Honor the Earth formed a coalition with like-minded environmental advocacy groups including the Sierra Club, Friends of the Headwaters, and MN350, all of which were concerned about heavy, difficult-to-clean Bakken crude leaking into Minnesota waters.
Amid protests by environmental groups, Sandpiper ultimately was caught in legal delays and abandoned in 2016. However, Enbridge had another project set to affect the region: the massive Line 3. Line 3 currently runs 1,097 miles of pipeline from Edmonton, Alberta, to Superior, Wisconsin—including a stretch in Minnesota. It was built in the 1960s and is aging poorly. The company’s proposal includes replacing 282 miles of existing pipeline with more, larger pipe, among other upgrades. Proponents cite job creation and efficiency, but Honor the Earth questions the project’s environmental impact on local tribes.
LaDuke and other Native Americans lead nearly half a million people down the Avenue of the Americas in New York City as part of the People’s Climate March in 2014, a large-scale activist event advocating for global action against climate change.
photo by Keri Pickett
“This is a huge fight, and the way it goes is going to help determine what other projects are even introduced,” says Andy Pearson of MN350, a Minneapolis-based climate action non-profit. “This is the last pipeline project that’s proposed for Minnesota at the moment. If this doesn’t get approved, the odds of companies like Enbridge trying to get another pipeline through go down.”
As of press time, a judge will issue a recommendation for approval or denial this month, and the Public Utilities Commission will rule on the Line 3 replacement permit within the following two months.

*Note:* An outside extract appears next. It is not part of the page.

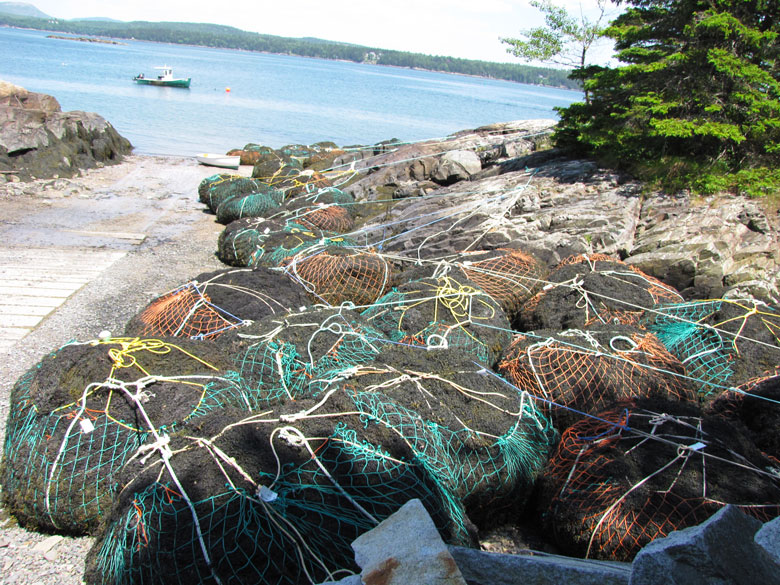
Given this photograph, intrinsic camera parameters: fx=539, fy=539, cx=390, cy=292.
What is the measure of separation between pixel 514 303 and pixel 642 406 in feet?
7.66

“This is the last pipeline,” LaDuke says, determined. “This is the last battle, and that battle is in Minnesota. Honor the Earth will be setting up camp in the spring, and those will be very close to or on the line. We expect thousands of people to join us. There’s a very volatile situation in the north country, and the question is, ‘Do they want to shoot me for a Canadian pipeline company?’ Because I am not moving.”
After The Battle
The snow is still coming down hard when she arrives at her farm, and stops to unload the horse feed. Then she drives into the modest villages of Ponsford and Pine Point, which have recently experienced a major opioid crisis. (In December, seven people overdosed on the reservation in a 48-hour period, and two of them died.)

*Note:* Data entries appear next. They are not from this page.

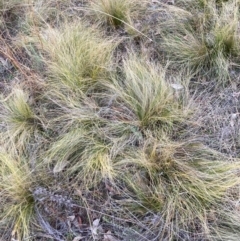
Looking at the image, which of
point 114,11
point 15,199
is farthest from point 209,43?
point 15,199

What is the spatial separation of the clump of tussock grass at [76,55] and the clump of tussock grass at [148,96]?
0.57ft

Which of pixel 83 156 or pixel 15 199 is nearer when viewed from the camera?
pixel 15 199

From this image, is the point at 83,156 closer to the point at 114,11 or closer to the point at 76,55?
the point at 76,55

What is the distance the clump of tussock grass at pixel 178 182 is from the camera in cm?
191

While LaDuke was in Boston giving a talk in 2008, her Ponsford house was destroyed in a fire. Her family got out, but two cats died. She lost books, research, photos, music, and memorabilia from a lifetime of organizing. “I still have a lot of PTSD associated with it,” she says. “I had to rebuild my whole house, mostly off Craigslist.”
photo by tj turner
Ponsford is home to LaDuke’s new business incubator, Akiing, and her new space for building solar thermal panels. She dreams of a stronger, more sustainable world.
“This is the lot I’m thinking of buying,” she says, pointing to a plot of earth. “It’s got some great houses on it. I was kind of inspired by a movie called Welcome to Leith, about a town in North Dakota that the Nazis bought. So I was like, ‘Why don’t we just buy a town?’ I mean, half of it’s for sale. What if we just did cool stuff here?”
Like what? “I’d like to see manufacturing. Light manufacturing. Organic food. I think the hemp economy will make up some of it. I’d like to have our ceremonial drums back. I want them home.”
She points to another lot. “All this is for sale here,” she says. “I don’t have a lot of money, but I’ve got a lot of ideas. Every year I spend my money on building this up here. I’d like to see us be well. That’s my retirement plan: That our nation is strong, and I can still fish and eat off my land.”